There’s almost nothing better than a major upset in a boxing match. Unless you had money on the sure thing – in which case, you know, then there’s plenty that’s better than an upset in a boxing match. But to the impartial observer or the gambler with money on the underdog, there really is nothing quite like seeing a heavily favored champ go down after ten good rounds.
What follows is our top three biggest upsets in the history of boxing fights. Feel free to disagree with any of our choices or omissions, but we think you’ll have to admit, these were some pretty big ones.
Randy Turpin vs. Sugar Ray Robinson, 1951
If you were to ask 10 non-boxing fans who won the fight between Randy Turpin and Sugar Ray Robinson in 1951, 10 out of 10 of them would say it was Sugar Ray Robinson. Quite possibly the greatest boxer of all time, that’s the kind of legacy he left. And yet, it was Brit boxer Randy Turpin taking it to Sugar Ray Robinson for the win in 15 rounds to claim the world middleweight title. That title belonged to Turpin for a total of three months, until Sugar Ray reclaimed it in a rematch. Turpin and Sugar Ray went ten rounds in the rematch, until Sugar Ray unleashed a series of punches so vicious on an on-the-ropes Turpin that prompted the referee to stop the match.
Cassius Clay vs. Sonny Liston, 1964
We had to include this in the list of the biggest upsets in the history of boxing fights. We did, we had to. You have to keep in mind that in 1964, Sonny Liston was considered virtually invincible, a man without equal that dispatched of champion boxers like they were flies he had to flick off his shoulder. The 22-year-old Cassius Clay went into this bout with 8-1 odds against him … and proceeded to gain the TKO over Liston in six rounds. Cassius Clay, of course, went on to be better known by the name he adopted when he converted to Islam: Muhammad Ali. Maybe not such an upset in hindsight but at the time, we assure you, this was a wild one.

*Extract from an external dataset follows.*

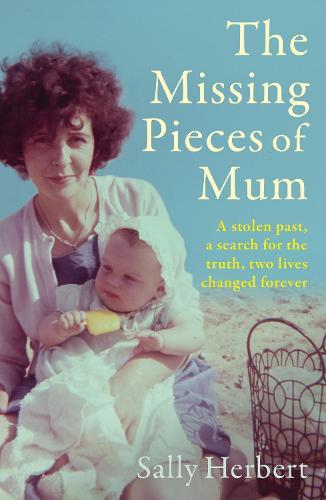 The Missing Pieces of Mum (Hardback)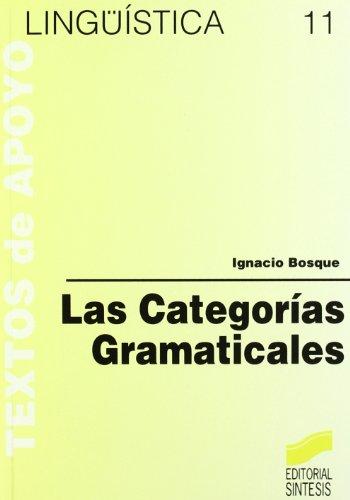 9788477380757: Las Categorias Gramaticales (Spanish Edition)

Buster Douglas vs. Mike Tyson, 1990
Forget boxing fights, this is quite possibly the biggest upset in the history of sports. If hindsight is 20/20 in the case of Cassius Clay vs. Sonny Liston, then it’s something even better than 20/20 in the case of Douglas vs. Tyson. In 1990 Tyson’s entire life was in disarray. He was in the midst of a very public divorce, had legal troubles, business troubles, had just fired his long-time trainer, and was reportedly spending less and less time in the gym. And yet, the odds of James ‘Buster’ Douglas winning were 42-1. Oh to have made that bet. The bout ended in ten rounds with an out-of-it Mike Tyson on the mat searching for his mouthpiece and Buster Douglas’s arm in the air.